Participants raised the inevitable question of whether we should be concerned only with real conflict of interest or whether appearance should be a very important factor in determining what is allowable and what is not. I am sure there will be differences of opinion on this.
Should the number of relationships on the part of a PORT participant be a factor? There are any number of possibilities for line drawing there, but it clearly is one of the factors that was troubling to people in the audience and on the panel.
One unaddressed problem concerns how to review conflicts of interest in universities. There must be a balance between rule-making and evolution of practice, or the use of a "case law" approach. At my particular institution we have decided not to draw many firm rules but allow precedent developed over time to be dominant. This was one of the issues that was raised in relationship to the role of the Institutional Review Board (IRB). Do we want an IRB-like structure and if we do, how much license should it have to approve and disapprove particular cases?
The discussion of this scenario also addressed some questions related to what technical terms should be incorporated into a consulting relationship. How do you protect a university's right to information? How do you protect the organization to which the individual PORT director or PORT member is consulting? What about exclusivity in consulting? Is that allowable? Allowable by whom? By the university, by the federal government? What happens when more than one university and thus, multiple sets of policies are involved?

- **Actions to take**:
1. In the passage on conflicts of interest, what approach has the author's institution chosen for reviewing conflicts of interest?
2. Drawing only on the passage on conflicts of interest, explain why the number of a PORT participant's relationships is treated as a question worth raising.
3. Extend the passage on conflicts of interest, starting after its last sentence.

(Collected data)
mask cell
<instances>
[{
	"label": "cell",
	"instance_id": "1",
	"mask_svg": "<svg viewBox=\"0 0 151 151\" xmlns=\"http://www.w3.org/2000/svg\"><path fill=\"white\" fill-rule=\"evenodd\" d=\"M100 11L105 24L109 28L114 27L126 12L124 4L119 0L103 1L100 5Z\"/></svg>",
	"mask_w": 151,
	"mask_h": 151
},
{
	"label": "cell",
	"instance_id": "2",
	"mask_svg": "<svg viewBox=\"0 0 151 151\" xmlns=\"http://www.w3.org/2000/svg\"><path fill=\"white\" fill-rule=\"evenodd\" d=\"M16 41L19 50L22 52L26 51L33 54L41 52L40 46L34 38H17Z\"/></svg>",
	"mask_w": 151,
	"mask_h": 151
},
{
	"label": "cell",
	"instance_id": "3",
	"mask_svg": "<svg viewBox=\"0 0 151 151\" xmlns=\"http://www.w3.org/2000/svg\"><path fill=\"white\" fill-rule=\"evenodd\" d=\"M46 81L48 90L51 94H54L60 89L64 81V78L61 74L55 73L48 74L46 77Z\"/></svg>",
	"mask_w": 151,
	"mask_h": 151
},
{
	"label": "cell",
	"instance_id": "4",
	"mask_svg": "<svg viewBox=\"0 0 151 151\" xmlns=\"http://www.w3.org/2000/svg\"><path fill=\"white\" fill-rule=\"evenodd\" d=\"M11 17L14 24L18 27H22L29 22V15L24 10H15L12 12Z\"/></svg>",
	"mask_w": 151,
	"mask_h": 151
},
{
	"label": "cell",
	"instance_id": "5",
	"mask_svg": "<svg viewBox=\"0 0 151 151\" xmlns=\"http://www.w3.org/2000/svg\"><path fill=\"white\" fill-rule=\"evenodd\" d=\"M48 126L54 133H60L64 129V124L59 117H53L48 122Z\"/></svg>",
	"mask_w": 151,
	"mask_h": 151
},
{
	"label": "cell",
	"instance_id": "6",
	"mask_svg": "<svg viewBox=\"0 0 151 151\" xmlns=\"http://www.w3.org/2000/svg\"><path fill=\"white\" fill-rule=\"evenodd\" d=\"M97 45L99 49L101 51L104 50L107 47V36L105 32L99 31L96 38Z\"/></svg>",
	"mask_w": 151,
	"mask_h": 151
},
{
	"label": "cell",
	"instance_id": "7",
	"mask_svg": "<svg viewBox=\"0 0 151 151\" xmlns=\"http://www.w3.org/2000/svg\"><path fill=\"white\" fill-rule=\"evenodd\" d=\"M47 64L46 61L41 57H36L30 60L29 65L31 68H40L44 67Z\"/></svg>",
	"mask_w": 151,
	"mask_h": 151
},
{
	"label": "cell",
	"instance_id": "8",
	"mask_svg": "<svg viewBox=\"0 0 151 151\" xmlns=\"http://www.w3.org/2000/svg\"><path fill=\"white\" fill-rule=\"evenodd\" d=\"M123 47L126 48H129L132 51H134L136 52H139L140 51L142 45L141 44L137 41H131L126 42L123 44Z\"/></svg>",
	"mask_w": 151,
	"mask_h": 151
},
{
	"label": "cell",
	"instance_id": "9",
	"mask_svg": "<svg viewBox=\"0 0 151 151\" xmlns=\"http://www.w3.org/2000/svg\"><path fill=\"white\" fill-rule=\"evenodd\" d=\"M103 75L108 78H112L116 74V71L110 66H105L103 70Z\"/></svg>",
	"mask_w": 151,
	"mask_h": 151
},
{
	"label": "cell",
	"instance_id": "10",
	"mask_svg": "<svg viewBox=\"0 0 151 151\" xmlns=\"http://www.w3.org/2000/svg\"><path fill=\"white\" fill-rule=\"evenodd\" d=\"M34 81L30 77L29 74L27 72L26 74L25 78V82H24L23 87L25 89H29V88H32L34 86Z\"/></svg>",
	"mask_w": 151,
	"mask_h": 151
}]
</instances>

- **Replies**:
1. It has decided not to draw many firm rules and instead lets precedent developed over time be dominant.

2. The passage acknowledges that there are many possible places to draw a line on this point. However, the number of relationships was clearly one of the factors that troubled people in the audience and on the panel.

3.
In most cases, when individuals are subject to multiple policies, it is usually the most stringent terms that seem to govern. When university rules and federal rules are in conflict a side issue is, should this pattern prevail? What about the case of multiple people from multiple different universities? Clearly, there is an issue of consistency that needs to be addressed.
That covers most of what I thought I heard this morning. I am sure that there were a number of other issues. The issue that struck me as implicit and in some ways most fundamental was this matter of what is the purpose of permitting relationships that pose potential conflicts of interest? What are the societal stakes involved here? If there is no benefit to those relationships, then why do we permit all the problems that may arise from them?
Certainly in the biomedical sciences there is a general sense that there are benefits and that the benefits have to do with the technology transfer process. That is certainly the rationale behind the federal legislation that governs in this area and the question is, if that same benefit is present here, what do constrictions around disclosure and non-disclosure mean in
terms of that technology transfer process? Who is being protected, and how much of the appearance of conflict do we want to allow in order to capture those benefits?
APPENDIX C2. SCENARIO II2
AHCPR has awarded a grant to Golden University for a PORT to assess alternative modalities for the management of coronary arteriosclerosis. Among the medical, drug, and surgical modalities, some are distinctly device-embodied, including laser atherectomy and balloon angioplasty. The following three modalities would be reviewed:
First arm: a high daily-dose regimen of Deplak; it appears to be safe to use before signs of myocardial infarction and is currently the most promising nonsurgical intervention
Second arm: laser atherectomy
Third arm: balloon angioplasty
All other aspects of care will be controlled for. Administrative claims data for a total of 5,000 patients will be reviewed retrospectively, split fairly evenly across the three modalities. This 5-year PORT will also provide a total of three years of prospective observation. The PORT will require one year to get started and to identify and enroll patients to collect health status and quality-of-life measures not generally found in medical records or claims data; it will take the last year of the grant to analyze its data.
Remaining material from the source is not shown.